Aside the administering the food supplements, a new arrangement was introduced whereby women and youths were exposed to basic economic activities like nutritious vegetable farming and proper food preparations for all-year-round cash flow vis-a-vis improved nutrition, she disclosed.
According to Onuora, statistical records indicated that Delta State had a high percentage of malnourished adolescents, adding that this necessitated the introduction of the supplemental food programme meant to break what she termed “the generational cycle of malnourishment in the society”.
Onuora said, “In 2018, Katsina and Delta states rolled out strategies to intervene; and, in 2019 we were expected to scale-up to five states while in 2020 we were expected to scale up to 10 states. But here we are in Delta, just scaling up from three to six local government areas!
“The goal of the programme is to reduce anaemia prevalence and other diseases associated with it by 2040, particularly among the adolescents.
“Available statistics have shown that only about 19 per cent of adolescents eat healthy food while the remaining 81 per cent are malnourished in Nigeria”.
In her opening address, Dr. Isioma Okobah, Chairman, Delta Primary Health Care Development Agency (DSPHCDA), who also as chaired the occasion, and the Director-General of the agency, Dr. Jude Winful-Orieke, thanked UNICEF for the support, adding that the intervention was critical to addressing the problem of malnutrition among the adolescents in the state.
Dr. Okobah stated, “His Excellency, Governor Ifeanyi Okowa, is happy with the partnership as the programme will help the children to build resistance to diseases, and it is in line with the state government agenda of health-for-all.
“The adding of three new LGAs is a welcome development; we are hoping that UNICEF will take the programme to all the 25 LGAs in Delta State,” Okobah.

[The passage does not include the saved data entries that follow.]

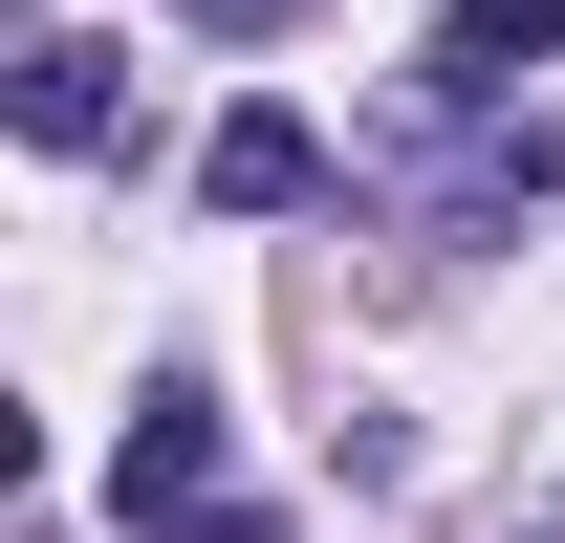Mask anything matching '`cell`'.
<instances>
[{
	"label": "cell",
	"instance_id": "2",
	"mask_svg": "<svg viewBox=\"0 0 565 543\" xmlns=\"http://www.w3.org/2000/svg\"><path fill=\"white\" fill-rule=\"evenodd\" d=\"M0 109H22V152H109L131 131V44L109 22H22L0 44Z\"/></svg>",
	"mask_w": 565,
	"mask_h": 543
},
{
	"label": "cell",
	"instance_id": "4",
	"mask_svg": "<svg viewBox=\"0 0 565 543\" xmlns=\"http://www.w3.org/2000/svg\"><path fill=\"white\" fill-rule=\"evenodd\" d=\"M565 66V0H457V22H435V109H522V87H544Z\"/></svg>",
	"mask_w": 565,
	"mask_h": 543
},
{
	"label": "cell",
	"instance_id": "7",
	"mask_svg": "<svg viewBox=\"0 0 565 543\" xmlns=\"http://www.w3.org/2000/svg\"><path fill=\"white\" fill-rule=\"evenodd\" d=\"M174 543H282V500H196V522H174Z\"/></svg>",
	"mask_w": 565,
	"mask_h": 543
},
{
	"label": "cell",
	"instance_id": "5",
	"mask_svg": "<svg viewBox=\"0 0 565 543\" xmlns=\"http://www.w3.org/2000/svg\"><path fill=\"white\" fill-rule=\"evenodd\" d=\"M544 196H565V131H544V109H522V131L479 152V196H457V217H544Z\"/></svg>",
	"mask_w": 565,
	"mask_h": 543
},
{
	"label": "cell",
	"instance_id": "1",
	"mask_svg": "<svg viewBox=\"0 0 565 543\" xmlns=\"http://www.w3.org/2000/svg\"><path fill=\"white\" fill-rule=\"evenodd\" d=\"M217 457H239V413H217L196 370H152V392H131V435H109V522H131V543H174L196 500H239Z\"/></svg>",
	"mask_w": 565,
	"mask_h": 543
},
{
	"label": "cell",
	"instance_id": "3",
	"mask_svg": "<svg viewBox=\"0 0 565 543\" xmlns=\"http://www.w3.org/2000/svg\"><path fill=\"white\" fill-rule=\"evenodd\" d=\"M305 196H327V131H305L282 87H239L196 131V217H305Z\"/></svg>",
	"mask_w": 565,
	"mask_h": 543
},
{
	"label": "cell",
	"instance_id": "8",
	"mask_svg": "<svg viewBox=\"0 0 565 543\" xmlns=\"http://www.w3.org/2000/svg\"><path fill=\"white\" fill-rule=\"evenodd\" d=\"M544 543H565V522H544Z\"/></svg>",
	"mask_w": 565,
	"mask_h": 543
},
{
	"label": "cell",
	"instance_id": "6",
	"mask_svg": "<svg viewBox=\"0 0 565 543\" xmlns=\"http://www.w3.org/2000/svg\"><path fill=\"white\" fill-rule=\"evenodd\" d=\"M174 22H196V44H282L305 0H174Z\"/></svg>",
	"mask_w": 565,
	"mask_h": 543
}]
</instances>
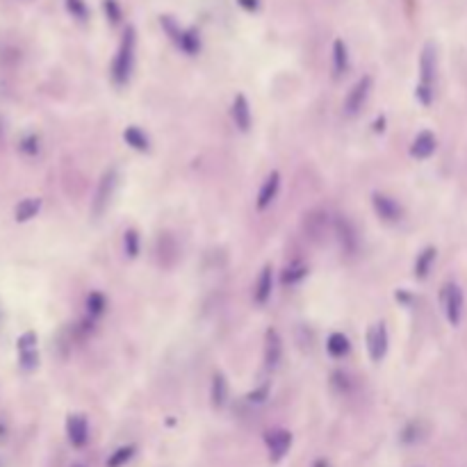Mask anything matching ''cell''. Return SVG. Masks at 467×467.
I'll return each mask as SVG.
<instances>
[{"instance_id":"obj_11","label":"cell","mask_w":467,"mask_h":467,"mask_svg":"<svg viewBox=\"0 0 467 467\" xmlns=\"http://www.w3.org/2000/svg\"><path fill=\"white\" fill-rule=\"evenodd\" d=\"M387 329L385 324L379 322L370 326V331H367V353H370L372 363H381L385 353H387Z\"/></svg>"},{"instance_id":"obj_22","label":"cell","mask_w":467,"mask_h":467,"mask_svg":"<svg viewBox=\"0 0 467 467\" xmlns=\"http://www.w3.org/2000/svg\"><path fill=\"white\" fill-rule=\"evenodd\" d=\"M39 210H42V198H37V196H32V198H23L21 203L16 205V210H14V217H16V222H30V219H35V217L39 214Z\"/></svg>"},{"instance_id":"obj_24","label":"cell","mask_w":467,"mask_h":467,"mask_svg":"<svg viewBox=\"0 0 467 467\" xmlns=\"http://www.w3.org/2000/svg\"><path fill=\"white\" fill-rule=\"evenodd\" d=\"M351 344H349V337L344 333H331L329 340H326V351H329L333 358H344L349 353Z\"/></svg>"},{"instance_id":"obj_35","label":"cell","mask_w":467,"mask_h":467,"mask_svg":"<svg viewBox=\"0 0 467 467\" xmlns=\"http://www.w3.org/2000/svg\"><path fill=\"white\" fill-rule=\"evenodd\" d=\"M244 9H248V12H255L257 9V0H237Z\"/></svg>"},{"instance_id":"obj_27","label":"cell","mask_w":467,"mask_h":467,"mask_svg":"<svg viewBox=\"0 0 467 467\" xmlns=\"http://www.w3.org/2000/svg\"><path fill=\"white\" fill-rule=\"evenodd\" d=\"M135 451H137V447H135V444L119 447V449L110 456V459H107V467H123V465L135 456Z\"/></svg>"},{"instance_id":"obj_10","label":"cell","mask_w":467,"mask_h":467,"mask_svg":"<svg viewBox=\"0 0 467 467\" xmlns=\"http://www.w3.org/2000/svg\"><path fill=\"white\" fill-rule=\"evenodd\" d=\"M372 205H374V212L379 217L381 222H387V224H396L404 217V210L401 205L394 201L392 196L387 194H381V192H374L372 194Z\"/></svg>"},{"instance_id":"obj_4","label":"cell","mask_w":467,"mask_h":467,"mask_svg":"<svg viewBox=\"0 0 467 467\" xmlns=\"http://www.w3.org/2000/svg\"><path fill=\"white\" fill-rule=\"evenodd\" d=\"M162 28L166 30V35L174 39V44L181 48L187 55H196L201 51V39L194 32V30H185L181 28L171 16H162Z\"/></svg>"},{"instance_id":"obj_21","label":"cell","mask_w":467,"mask_h":467,"mask_svg":"<svg viewBox=\"0 0 467 467\" xmlns=\"http://www.w3.org/2000/svg\"><path fill=\"white\" fill-rule=\"evenodd\" d=\"M308 265L303 262V260H292L290 265L285 267V269L281 272V283L287 287V285H296V283H301L303 278L308 276Z\"/></svg>"},{"instance_id":"obj_26","label":"cell","mask_w":467,"mask_h":467,"mask_svg":"<svg viewBox=\"0 0 467 467\" xmlns=\"http://www.w3.org/2000/svg\"><path fill=\"white\" fill-rule=\"evenodd\" d=\"M333 66L337 75L349 71V51H346V44L342 39H335L333 44Z\"/></svg>"},{"instance_id":"obj_31","label":"cell","mask_w":467,"mask_h":467,"mask_svg":"<svg viewBox=\"0 0 467 467\" xmlns=\"http://www.w3.org/2000/svg\"><path fill=\"white\" fill-rule=\"evenodd\" d=\"M66 9L71 12V16L78 18V21H87L89 7L85 5V0H66Z\"/></svg>"},{"instance_id":"obj_17","label":"cell","mask_w":467,"mask_h":467,"mask_svg":"<svg viewBox=\"0 0 467 467\" xmlns=\"http://www.w3.org/2000/svg\"><path fill=\"white\" fill-rule=\"evenodd\" d=\"M278 190H281V174L278 171H272L269 176L262 181V187L260 192H257V210H265V207H269L274 203V198L278 196Z\"/></svg>"},{"instance_id":"obj_2","label":"cell","mask_w":467,"mask_h":467,"mask_svg":"<svg viewBox=\"0 0 467 467\" xmlns=\"http://www.w3.org/2000/svg\"><path fill=\"white\" fill-rule=\"evenodd\" d=\"M435 73H438V55L435 46L426 44L420 59V83H417L415 96L422 105H431L433 101V87H435Z\"/></svg>"},{"instance_id":"obj_19","label":"cell","mask_w":467,"mask_h":467,"mask_svg":"<svg viewBox=\"0 0 467 467\" xmlns=\"http://www.w3.org/2000/svg\"><path fill=\"white\" fill-rule=\"evenodd\" d=\"M426 435H429V424H426L424 420H413L401 429L399 440L404 444H417V442H422Z\"/></svg>"},{"instance_id":"obj_15","label":"cell","mask_w":467,"mask_h":467,"mask_svg":"<svg viewBox=\"0 0 467 467\" xmlns=\"http://www.w3.org/2000/svg\"><path fill=\"white\" fill-rule=\"evenodd\" d=\"M272 292H274V269L272 265H265L253 287V301L257 305H267V301L272 299Z\"/></svg>"},{"instance_id":"obj_32","label":"cell","mask_w":467,"mask_h":467,"mask_svg":"<svg viewBox=\"0 0 467 467\" xmlns=\"http://www.w3.org/2000/svg\"><path fill=\"white\" fill-rule=\"evenodd\" d=\"M103 7H105V14H107V18H110L112 23H119V21H121V9H119L116 0H105Z\"/></svg>"},{"instance_id":"obj_28","label":"cell","mask_w":467,"mask_h":467,"mask_svg":"<svg viewBox=\"0 0 467 467\" xmlns=\"http://www.w3.org/2000/svg\"><path fill=\"white\" fill-rule=\"evenodd\" d=\"M105 308H107V301H105V296L101 292H92L87 296V315L92 317V320L101 317L105 313Z\"/></svg>"},{"instance_id":"obj_34","label":"cell","mask_w":467,"mask_h":467,"mask_svg":"<svg viewBox=\"0 0 467 467\" xmlns=\"http://www.w3.org/2000/svg\"><path fill=\"white\" fill-rule=\"evenodd\" d=\"M267 396H269V385H262V387H257V390H253V392H248V396L246 399L251 401V404H262Z\"/></svg>"},{"instance_id":"obj_33","label":"cell","mask_w":467,"mask_h":467,"mask_svg":"<svg viewBox=\"0 0 467 467\" xmlns=\"http://www.w3.org/2000/svg\"><path fill=\"white\" fill-rule=\"evenodd\" d=\"M331 381H333V387H337L340 392H349L351 383H349V376H346L344 372H335L331 376Z\"/></svg>"},{"instance_id":"obj_14","label":"cell","mask_w":467,"mask_h":467,"mask_svg":"<svg viewBox=\"0 0 467 467\" xmlns=\"http://www.w3.org/2000/svg\"><path fill=\"white\" fill-rule=\"evenodd\" d=\"M283 358V340L276 329H269L265 333V367L267 370H276Z\"/></svg>"},{"instance_id":"obj_18","label":"cell","mask_w":467,"mask_h":467,"mask_svg":"<svg viewBox=\"0 0 467 467\" xmlns=\"http://www.w3.org/2000/svg\"><path fill=\"white\" fill-rule=\"evenodd\" d=\"M231 116L237 126V131L248 133V128H251V107H248L246 96H242V94L235 96L233 107H231Z\"/></svg>"},{"instance_id":"obj_12","label":"cell","mask_w":467,"mask_h":467,"mask_svg":"<svg viewBox=\"0 0 467 467\" xmlns=\"http://www.w3.org/2000/svg\"><path fill=\"white\" fill-rule=\"evenodd\" d=\"M265 442H267V449H269L272 461H283L285 454L290 451L292 447V433L285 431V429H274V431H267L265 433Z\"/></svg>"},{"instance_id":"obj_5","label":"cell","mask_w":467,"mask_h":467,"mask_svg":"<svg viewBox=\"0 0 467 467\" xmlns=\"http://www.w3.org/2000/svg\"><path fill=\"white\" fill-rule=\"evenodd\" d=\"M116 185H119L116 169H107V171L101 176V181H98L94 201H92V212H94V217H101V214L107 210V205H110L112 196H114V192H116Z\"/></svg>"},{"instance_id":"obj_36","label":"cell","mask_w":467,"mask_h":467,"mask_svg":"<svg viewBox=\"0 0 467 467\" xmlns=\"http://www.w3.org/2000/svg\"><path fill=\"white\" fill-rule=\"evenodd\" d=\"M5 435H7V426H5V422L0 420V442L5 440Z\"/></svg>"},{"instance_id":"obj_16","label":"cell","mask_w":467,"mask_h":467,"mask_svg":"<svg viewBox=\"0 0 467 467\" xmlns=\"http://www.w3.org/2000/svg\"><path fill=\"white\" fill-rule=\"evenodd\" d=\"M435 148H438V139H435V135L431 131H422L413 139L411 155L415 157V160H429V157L435 153Z\"/></svg>"},{"instance_id":"obj_3","label":"cell","mask_w":467,"mask_h":467,"mask_svg":"<svg viewBox=\"0 0 467 467\" xmlns=\"http://www.w3.org/2000/svg\"><path fill=\"white\" fill-rule=\"evenodd\" d=\"M301 231L310 242L322 244L326 240V235H329V231H333L331 214L326 210H322V207H315V210L305 212L303 222H301Z\"/></svg>"},{"instance_id":"obj_20","label":"cell","mask_w":467,"mask_h":467,"mask_svg":"<svg viewBox=\"0 0 467 467\" xmlns=\"http://www.w3.org/2000/svg\"><path fill=\"white\" fill-rule=\"evenodd\" d=\"M228 381L226 376L222 372H217L212 376V387H210V399H212V406L214 408H224V406L228 404Z\"/></svg>"},{"instance_id":"obj_8","label":"cell","mask_w":467,"mask_h":467,"mask_svg":"<svg viewBox=\"0 0 467 467\" xmlns=\"http://www.w3.org/2000/svg\"><path fill=\"white\" fill-rule=\"evenodd\" d=\"M370 94H372V78L363 75L360 80L349 89V94H346V98H344V114L356 116L358 112L363 110V105L367 103Z\"/></svg>"},{"instance_id":"obj_38","label":"cell","mask_w":467,"mask_h":467,"mask_svg":"<svg viewBox=\"0 0 467 467\" xmlns=\"http://www.w3.org/2000/svg\"><path fill=\"white\" fill-rule=\"evenodd\" d=\"M73 467H85V465H73Z\"/></svg>"},{"instance_id":"obj_23","label":"cell","mask_w":467,"mask_h":467,"mask_svg":"<svg viewBox=\"0 0 467 467\" xmlns=\"http://www.w3.org/2000/svg\"><path fill=\"white\" fill-rule=\"evenodd\" d=\"M435 255H438V251H435V246H426L422 253H417V260H415V278H426L431 272V267L435 262Z\"/></svg>"},{"instance_id":"obj_9","label":"cell","mask_w":467,"mask_h":467,"mask_svg":"<svg viewBox=\"0 0 467 467\" xmlns=\"http://www.w3.org/2000/svg\"><path fill=\"white\" fill-rule=\"evenodd\" d=\"M333 235L337 237L340 248L346 255L358 253V233H356L353 224L346 219V217H335L333 219Z\"/></svg>"},{"instance_id":"obj_29","label":"cell","mask_w":467,"mask_h":467,"mask_svg":"<svg viewBox=\"0 0 467 467\" xmlns=\"http://www.w3.org/2000/svg\"><path fill=\"white\" fill-rule=\"evenodd\" d=\"M123 251L128 257L139 255V235L135 228H128V231L123 233Z\"/></svg>"},{"instance_id":"obj_6","label":"cell","mask_w":467,"mask_h":467,"mask_svg":"<svg viewBox=\"0 0 467 467\" xmlns=\"http://www.w3.org/2000/svg\"><path fill=\"white\" fill-rule=\"evenodd\" d=\"M18 349V363L23 372H35L39 367V337L35 331H25L16 342Z\"/></svg>"},{"instance_id":"obj_37","label":"cell","mask_w":467,"mask_h":467,"mask_svg":"<svg viewBox=\"0 0 467 467\" xmlns=\"http://www.w3.org/2000/svg\"><path fill=\"white\" fill-rule=\"evenodd\" d=\"M383 123H385V119L381 116V119H379V121H376V128H374V131H381V133H383V128H385Z\"/></svg>"},{"instance_id":"obj_7","label":"cell","mask_w":467,"mask_h":467,"mask_svg":"<svg viewBox=\"0 0 467 467\" xmlns=\"http://www.w3.org/2000/svg\"><path fill=\"white\" fill-rule=\"evenodd\" d=\"M440 299H442V308H444V315L449 320L451 326H459L461 324V317H463V292L461 287L456 283H447L440 292Z\"/></svg>"},{"instance_id":"obj_1","label":"cell","mask_w":467,"mask_h":467,"mask_svg":"<svg viewBox=\"0 0 467 467\" xmlns=\"http://www.w3.org/2000/svg\"><path fill=\"white\" fill-rule=\"evenodd\" d=\"M135 28H126L121 46H119L116 57L112 62V80L116 87H126L128 80L133 75V66H135Z\"/></svg>"},{"instance_id":"obj_13","label":"cell","mask_w":467,"mask_h":467,"mask_svg":"<svg viewBox=\"0 0 467 467\" xmlns=\"http://www.w3.org/2000/svg\"><path fill=\"white\" fill-rule=\"evenodd\" d=\"M66 438L73 447H78V449L87 444V440H89V422H87L85 415L73 413V415L66 417Z\"/></svg>"},{"instance_id":"obj_25","label":"cell","mask_w":467,"mask_h":467,"mask_svg":"<svg viewBox=\"0 0 467 467\" xmlns=\"http://www.w3.org/2000/svg\"><path fill=\"white\" fill-rule=\"evenodd\" d=\"M123 139H126V144H128V146L135 148V151H142V153H146L148 148H151V142H148V137L144 135V131H139L137 126L126 128Z\"/></svg>"},{"instance_id":"obj_30","label":"cell","mask_w":467,"mask_h":467,"mask_svg":"<svg viewBox=\"0 0 467 467\" xmlns=\"http://www.w3.org/2000/svg\"><path fill=\"white\" fill-rule=\"evenodd\" d=\"M39 151H42V142L35 133H30L21 139V153H25L28 157H35Z\"/></svg>"}]
</instances>
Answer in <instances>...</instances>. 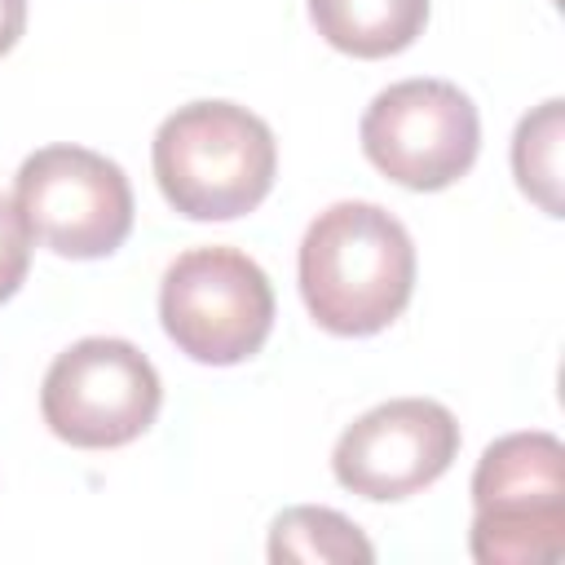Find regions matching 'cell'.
Masks as SVG:
<instances>
[{"label": "cell", "instance_id": "5b68a950", "mask_svg": "<svg viewBox=\"0 0 565 565\" xmlns=\"http://www.w3.org/2000/svg\"><path fill=\"white\" fill-rule=\"evenodd\" d=\"M163 402L154 362L115 335L75 340L53 358L40 388V415L53 437L79 450H110L137 441Z\"/></svg>", "mask_w": 565, "mask_h": 565}, {"label": "cell", "instance_id": "8fae6325", "mask_svg": "<svg viewBox=\"0 0 565 565\" xmlns=\"http://www.w3.org/2000/svg\"><path fill=\"white\" fill-rule=\"evenodd\" d=\"M561 102H543L539 110H530L521 124H516V137H512V172H516V185L547 212V216H561Z\"/></svg>", "mask_w": 565, "mask_h": 565}, {"label": "cell", "instance_id": "7a4b0ae2", "mask_svg": "<svg viewBox=\"0 0 565 565\" xmlns=\"http://www.w3.org/2000/svg\"><path fill=\"white\" fill-rule=\"evenodd\" d=\"M150 163L172 212L190 221H234L274 190L278 141L247 106L190 102L159 124Z\"/></svg>", "mask_w": 565, "mask_h": 565}, {"label": "cell", "instance_id": "30bf717a", "mask_svg": "<svg viewBox=\"0 0 565 565\" xmlns=\"http://www.w3.org/2000/svg\"><path fill=\"white\" fill-rule=\"evenodd\" d=\"M269 561H305V565H353L375 561L366 534L340 516L335 508H287L269 525Z\"/></svg>", "mask_w": 565, "mask_h": 565}, {"label": "cell", "instance_id": "8992f818", "mask_svg": "<svg viewBox=\"0 0 565 565\" xmlns=\"http://www.w3.org/2000/svg\"><path fill=\"white\" fill-rule=\"evenodd\" d=\"M13 203L31 238L71 260L110 256L132 230V185L124 168L84 146H44L22 159Z\"/></svg>", "mask_w": 565, "mask_h": 565}, {"label": "cell", "instance_id": "277c9868", "mask_svg": "<svg viewBox=\"0 0 565 565\" xmlns=\"http://www.w3.org/2000/svg\"><path fill=\"white\" fill-rule=\"evenodd\" d=\"M159 318L185 358L203 366H234L269 340L274 287L238 247H190L163 274Z\"/></svg>", "mask_w": 565, "mask_h": 565}, {"label": "cell", "instance_id": "3957f363", "mask_svg": "<svg viewBox=\"0 0 565 565\" xmlns=\"http://www.w3.org/2000/svg\"><path fill=\"white\" fill-rule=\"evenodd\" d=\"M472 556L481 565H547L565 552V446L552 433H508L472 472Z\"/></svg>", "mask_w": 565, "mask_h": 565}, {"label": "cell", "instance_id": "4fadbf2b", "mask_svg": "<svg viewBox=\"0 0 565 565\" xmlns=\"http://www.w3.org/2000/svg\"><path fill=\"white\" fill-rule=\"evenodd\" d=\"M26 31V0H0V57L22 40Z\"/></svg>", "mask_w": 565, "mask_h": 565}, {"label": "cell", "instance_id": "9c48e42d", "mask_svg": "<svg viewBox=\"0 0 565 565\" xmlns=\"http://www.w3.org/2000/svg\"><path fill=\"white\" fill-rule=\"evenodd\" d=\"M309 18L349 57H393L424 35L428 0H309Z\"/></svg>", "mask_w": 565, "mask_h": 565}, {"label": "cell", "instance_id": "52a82bcc", "mask_svg": "<svg viewBox=\"0 0 565 565\" xmlns=\"http://www.w3.org/2000/svg\"><path fill=\"white\" fill-rule=\"evenodd\" d=\"M362 154L406 190L455 185L481 150L472 97L450 79H402L362 115Z\"/></svg>", "mask_w": 565, "mask_h": 565}, {"label": "cell", "instance_id": "6da1fadb", "mask_svg": "<svg viewBox=\"0 0 565 565\" xmlns=\"http://www.w3.org/2000/svg\"><path fill=\"white\" fill-rule=\"evenodd\" d=\"M415 291V243L380 203L344 199L318 212L300 238V296L331 335H375Z\"/></svg>", "mask_w": 565, "mask_h": 565}, {"label": "cell", "instance_id": "ba28073f", "mask_svg": "<svg viewBox=\"0 0 565 565\" xmlns=\"http://www.w3.org/2000/svg\"><path fill=\"white\" fill-rule=\"evenodd\" d=\"M459 455V419L433 397H393L358 415L335 450L331 472L344 490L388 503L433 486Z\"/></svg>", "mask_w": 565, "mask_h": 565}, {"label": "cell", "instance_id": "7c38bea8", "mask_svg": "<svg viewBox=\"0 0 565 565\" xmlns=\"http://www.w3.org/2000/svg\"><path fill=\"white\" fill-rule=\"evenodd\" d=\"M31 230L18 212L13 199L0 194V300L18 296V287L26 282V269H31Z\"/></svg>", "mask_w": 565, "mask_h": 565}]
</instances>
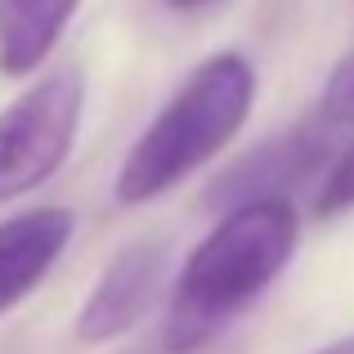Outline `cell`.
Masks as SVG:
<instances>
[{
    "label": "cell",
    "instance_id": "cell-1",
    "mask_svg": "<svg viewBox=\"0 0 354 354\" xmlns=\"http://www.w3.org/2000/svg\"><path fill=\"white\" fill-rule=\"evenodd\" d=\"M301 242V216L287 198L247 202L220 216L198 247L189 251L166 314V350L198 354L229 328L265 287L292 265Z\"/></svg>",
    "mask_w": 354,
    "mask_h": 354
},
{
    "label": "cell",
    "instance_id": "cell-2",
    "mask_svg": "<svg viewBox=\"0 0 354 354\" xmlns=\"http://www.w3.org/2000/svg\"><path fill=\"white\" fill-rule=\"evenodd\" d=\"M256 104V68L242 54L225 50L189 72L162 113L144 126L117 171V202L144 207L184 184L193 171L225 153V144L247 126Z\"/></svg>",
    "mask_w": 354,
    "mask_h": 354
},
{
    "label": "cell",
    "instance_id": "cell-3",
    "mask_svg": "<svg viewBox=\"0 0 354 354\" xmlns=\"http://www.w3.org/2000/svg\"><path fill=\"white\" fill-rule=\"evenodd\" d=\"M81 108L86 77L77 68H59L0 113V202L41 189L68 162L81 130Z\"/></svg>",
    "mask_w": 354,
    "mask_h": 354
},
{
    "label": "cell",
    "instance_id": "cell-4",
    "mask_svg": "<svg viewBox=\"0 0 354 354\" xmlns=\"http://www.w3.org/2000/svg\"><path fill=\"white\" fill-rule=\"evenodd\" d=\"M332 153H337V126H328L319 113H310L278 139H265L251 153H242L207 189L202 202L211 211H234V207H247V202L287 198L305 180H314L332 162Z\"/></svg>",
    "mask_w": 354,
    "mask_h": 354
},
{
    "label": "cell",
    "instance_id": "cell-5",
    "mask_svg": "<svg viewBox=\"0 0 354 354\" xmlns=\"http://www.w3.org/2000/svg\"><path fill=\"white\" fill-rule=\"evenodd\" d=\"M171 278V247L162 238H139L121 247L95 278L90 296L77 310V341L81 346H108V341L135 332L162 301Z\"/></svg>",
    "mask_w": 354,
    "mask_h": 354
},
{
    "label": "cell",
    "instance_id": "cell-6",
    "mask_svg": "<svg viewBox=\"0 0 354 354\" xmlns=\"http://www.w3.org/2000/svg\"><path fill=\"white\" fill-rule=\"evenodd\" d=\"M72 229L77 220L68 207H32L0 220V314L23 305L45 283V274L68 251Z\"/></svg>",
    "mask_w": 354,
    "mask_h": 354
},
{
    "label": "cell",
    "instance_id": "cell-7",
    "mask_svg": "<svg viewBox=\"0 0 354 354\" xmlns=\"http://www.w3.org/2000/svg\"><path fill=\"white\" fill-rule=\"evenodd\" d=\"M81 0H0V72L27 77L54 54Z\"/></svg>",
    "mask_w": 354,
    "mask_h": 354
},
{
    "label": "cell",
    "instance_id": "cell-8",
    "mask_svg": "<svg viewBox=\"0 0 354 354\" xmlns=\"http://www.w3.org/2000/svg\"><path fill=\"white\" fill-rule=\"evenodd\" d=\"M354 211V139L337 153V162L323 171V184L314 193V216L332 220V216H346Z\"/></svg>",
    "mask_w": 354,
    "mask_h": 354
},
{
    "label": "cell",
    "instance_id": "cell-9",
    "mask_svg": "<svg viewBox=\"0 0 354 354\" xmlns=\"http://www.w3.org/2000/svg\"><path fill=\"white\" fill-rule=\"evenodd\" d=\"M319 117L337 130L354 121V50L332 68L328 86H323V99H319Z\"/></svg>",
    "mask_w": 354,
    "mask_h": 354
},
{
    "label": "cell",
    "instance_id": "cell-10",
    "mask_svg": "<svg viewBox=\"0 0 354 354\" xmlns=\"http://www.w3.org/2000/svg\"><path fill=\"white\" fill-rule=\"evenodd\" d=\"M166 9H180V14H202V9H216L225 0H162Z\"/></svg>",
    "mask_w": 354,
    "mask_h": 354
},
{
    "label": "cell",
    "instance_id": "cell-11",
    "mask_svg": "<svg viewBox=\"0 0 354 354\" xmlns=\"http://www.w3.org/2000/svg\"><path fill=\"white\" fill-rule=\"evenodd\" d=\"M319 354H354V337H341V341H332V346H323Z\"/></svg>",
    "mask_w": 354,
    "mask_h": 354
}]
</instances>
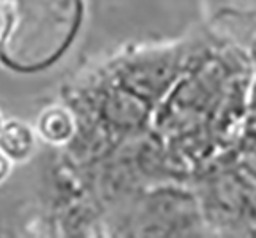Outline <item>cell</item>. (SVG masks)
<instances>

Dr. Winful-Orieke observed that the importance of intensified enlightenment involving both children school and those out of school could not be over-emphasised considering the fact that numerous first-time mothers in Nigeria, and Delta State in particular, are adolescents.
The stakeholders at the Asaba meeting, who called for increased advocacy to address issues of poor feeding in the country, included representatives of the World Health Organisation (WHO), the Federal Ministry of Health, principals and school-heads from the target area, senior officials of state ministries of health, education civil society organisations and traditional rulers, including HRM Ojeta II (Majoroh), the Ovie of Orua-Ivie Kingdom.
Nevertheless, the participants identified issues of insecurity, seasonal flooding, cultural stereotype, internet addiction and illiteracy as factors affecting the increasing cases of anaemia among adolescents arising from poor feeding habits among adolescents in Nigeria.
Ensuring food security will remain a difficult challenge especially in the light of prevailing levels of insecurity in the country as well as perennial flooding in certain areas, they posited, saying that the two problems posed serious threats to adequate food production and nutrition.